Microsoft has debuted new threat intelligence and attack surface management software as the company expands its suite of ‘Defender’ security products available to channel players and customers.
The increasing number of cyber-threats confronting organisations require robust attempts to gather intelligence about potential attacks before they happen and to assess the vulnerabilities of companies, said Vasu Jakkal, Microsoft’s corporate vice president of security, compliance, identity, and management, In a blog post.
As a result, the giant software company is now releasing Microsoft Defender Threat Intelligence and Microsoft Defender External Attack Surface Management.
Microsoft Defender Threat Intelligence provides real-time threat intelligence, updated daily, and delivers “actionable insights to security teams about threat actors and their infrastructure,” Microsoft said in a statement.
Meanwhile, the new Microsoft Defender External Attack Surface Management (EASM) gives security teams the ability to see their systems’ safeguards and potential vulnerabilities from the vantage point of attackers – and in the process identify “potential entry points for an attacker,” according to the company.
“These new threat intelligence offerings expand our growing security portfolio, offer deeper insights into threat actors and their behaviours, and help security teams accelerate the identification and prioritization of risks,” Jakkal wrote in his blog post.
In all, Microsoft now has about ten security offerings within its Microsoft Defender suite.
Rob Lefferts, corporate vice president of modern protection and SOC at Microsoft, said in an interview with CRN US that the latest Defender offerings largely come from the technologies Microsoft obtained last year when it purchased RiskIQ, a San Francisco-based attack surface management firm that also provided threat intelligence.
“They brought some unique things to the table,” Lefferts said of RiskIQ’s capabilities, adding that Microsoft was eager to integrate RiskIQ’s products into the Defender offerings.

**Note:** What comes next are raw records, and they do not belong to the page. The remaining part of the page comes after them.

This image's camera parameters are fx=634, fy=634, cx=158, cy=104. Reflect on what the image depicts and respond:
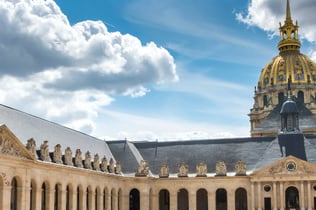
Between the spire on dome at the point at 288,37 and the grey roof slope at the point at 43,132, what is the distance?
82755 mm

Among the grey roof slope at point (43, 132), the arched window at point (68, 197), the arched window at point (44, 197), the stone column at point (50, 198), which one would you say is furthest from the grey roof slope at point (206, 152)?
the arched window at point (44, 197)

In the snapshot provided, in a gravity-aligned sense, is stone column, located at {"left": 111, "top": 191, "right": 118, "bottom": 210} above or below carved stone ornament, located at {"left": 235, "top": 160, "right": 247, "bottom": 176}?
below

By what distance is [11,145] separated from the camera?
57969mm

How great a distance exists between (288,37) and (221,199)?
80438 mm

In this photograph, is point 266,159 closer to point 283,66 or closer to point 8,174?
point 8,174

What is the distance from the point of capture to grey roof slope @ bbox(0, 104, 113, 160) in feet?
211

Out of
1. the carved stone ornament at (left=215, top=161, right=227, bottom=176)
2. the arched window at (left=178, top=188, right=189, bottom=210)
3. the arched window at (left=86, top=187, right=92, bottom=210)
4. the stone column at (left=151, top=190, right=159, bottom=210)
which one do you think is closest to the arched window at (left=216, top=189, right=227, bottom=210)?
the carved stone ornament at (left=215, top=161, right=227, bottom=176)

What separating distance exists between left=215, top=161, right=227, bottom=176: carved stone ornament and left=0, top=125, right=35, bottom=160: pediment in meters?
34.9

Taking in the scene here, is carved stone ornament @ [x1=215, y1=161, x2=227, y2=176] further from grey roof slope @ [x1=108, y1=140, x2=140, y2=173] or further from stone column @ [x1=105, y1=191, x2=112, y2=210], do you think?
stone column @ [x1=105, y1=191, x2=112, y2=210]

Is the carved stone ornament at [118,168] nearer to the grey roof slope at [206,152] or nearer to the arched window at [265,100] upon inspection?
the grey roof slope at [206,152]

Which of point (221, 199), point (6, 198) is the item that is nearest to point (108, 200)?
point (221, 199)

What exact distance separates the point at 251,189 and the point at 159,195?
13.5 meters

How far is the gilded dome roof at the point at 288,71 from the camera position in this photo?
151250 millimetres

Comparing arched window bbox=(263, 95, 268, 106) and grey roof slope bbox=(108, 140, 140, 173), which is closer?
grey roof slope bbox=(108, 140, 140, 173)
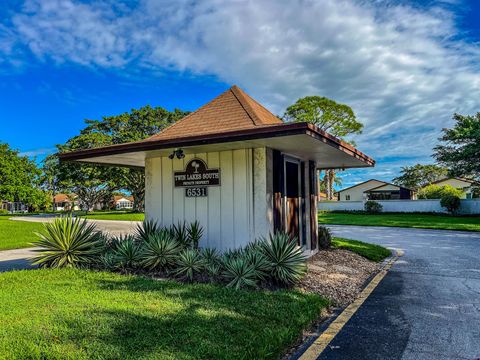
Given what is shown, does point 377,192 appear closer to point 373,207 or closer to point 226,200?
point 373,207

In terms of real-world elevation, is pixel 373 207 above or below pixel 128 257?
above

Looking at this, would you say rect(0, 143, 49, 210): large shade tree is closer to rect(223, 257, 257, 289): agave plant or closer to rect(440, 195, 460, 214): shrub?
rect(223, 257, 257, 289): agave plant

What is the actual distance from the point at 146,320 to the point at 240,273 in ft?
6.35

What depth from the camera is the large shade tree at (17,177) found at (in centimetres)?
3984

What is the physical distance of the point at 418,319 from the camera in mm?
4348

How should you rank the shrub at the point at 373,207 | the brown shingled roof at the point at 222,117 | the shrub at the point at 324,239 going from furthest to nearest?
the shrub at the point at 373,207, the shrub at the point at 324,239, the brown shingled roof at the point at 222,117

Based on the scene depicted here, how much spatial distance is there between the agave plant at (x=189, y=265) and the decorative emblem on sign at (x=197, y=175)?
5.94ft

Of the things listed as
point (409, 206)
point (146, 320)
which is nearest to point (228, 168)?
point (146, 320)

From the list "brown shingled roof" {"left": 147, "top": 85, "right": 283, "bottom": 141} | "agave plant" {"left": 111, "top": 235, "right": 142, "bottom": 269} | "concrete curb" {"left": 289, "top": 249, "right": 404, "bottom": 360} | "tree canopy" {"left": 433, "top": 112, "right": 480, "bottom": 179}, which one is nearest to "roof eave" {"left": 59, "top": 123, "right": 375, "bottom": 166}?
"brown shingled roof" {"left": 147, "top": 85, "right": 283, "bottom": 141}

In May, Microsoft created some concern within channel circles when it announced it was offering three expanded services under a new category called Microsoft Security Experts. The idea behind Experts: Provide customers with more human interaction and intervention when it comes to their security needs.
Lefferts at the time acknowledged that offering security expert services, as opposed to security software products, could cause friction between Microsoft and channel partners offering similar services—and he indicated Microsoft was willing to make future adjustments to its Experts program moving forward.

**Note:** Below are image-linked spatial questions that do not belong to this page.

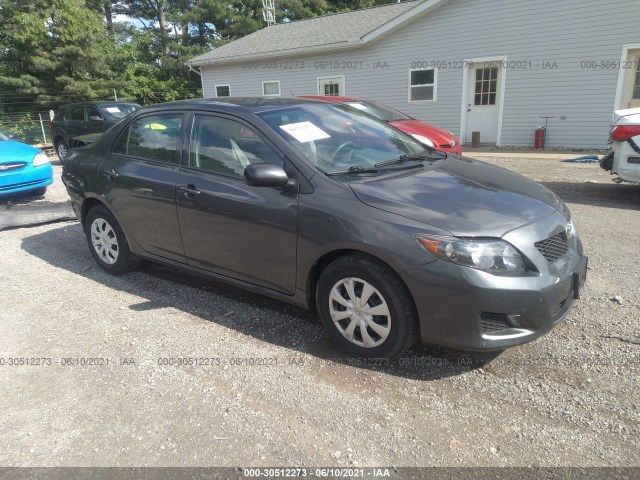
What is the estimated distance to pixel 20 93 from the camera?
2362cm

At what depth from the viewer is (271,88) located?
18438 millimetres

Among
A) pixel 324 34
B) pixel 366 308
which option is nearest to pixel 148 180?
pixel 366 308

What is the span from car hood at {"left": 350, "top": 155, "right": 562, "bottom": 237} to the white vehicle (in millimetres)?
3903

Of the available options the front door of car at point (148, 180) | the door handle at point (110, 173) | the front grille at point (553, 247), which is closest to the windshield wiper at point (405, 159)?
the front grille at point (553, 247)

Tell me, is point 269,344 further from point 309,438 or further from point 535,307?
point 535,307

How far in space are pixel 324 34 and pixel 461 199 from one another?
1570 centimetres

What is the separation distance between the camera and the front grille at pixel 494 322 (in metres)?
2.71

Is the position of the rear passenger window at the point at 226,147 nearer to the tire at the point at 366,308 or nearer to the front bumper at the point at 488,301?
the tire at the point at 366,308

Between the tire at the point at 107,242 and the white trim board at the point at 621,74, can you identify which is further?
the white trim board at the point at 621,74

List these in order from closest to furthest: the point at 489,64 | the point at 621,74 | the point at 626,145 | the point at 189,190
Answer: the point at 189,190, the point at 626,145, the point at 621,74, the point at 489,64

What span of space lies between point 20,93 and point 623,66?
995 inches

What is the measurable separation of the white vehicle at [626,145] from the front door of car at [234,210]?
5.36 meters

But Lefferts said he sees no competitive friction with channel players regarding its new threat intelligence and EASM products.

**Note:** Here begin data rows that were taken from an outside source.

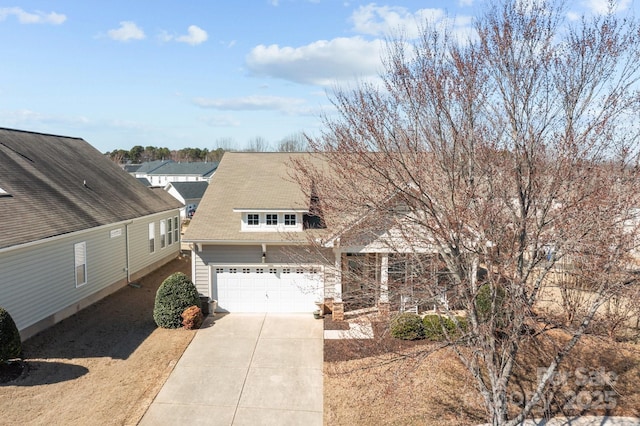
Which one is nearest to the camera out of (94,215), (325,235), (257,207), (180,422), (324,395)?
(180,422)

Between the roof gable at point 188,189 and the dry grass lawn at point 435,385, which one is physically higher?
the roof gable at point 188,189

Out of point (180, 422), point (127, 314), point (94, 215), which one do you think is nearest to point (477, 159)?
point (180, 422)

“I think these will help partners,” he said, noting channel players can either buy the Defender products for themselves or to resell them to customers. “It gives them more visibility in the market,” he said.
He added that the new threat intelligence and EASM products are aimed at helping “sophisticated users” dealing with all kinds of cyber-threats.
Lefferts didn’t rule out Microsoft adding more products to its Defender line-up, but indicated nothing is imminent.
“We’re always excited about new ways to help security teams,” he said.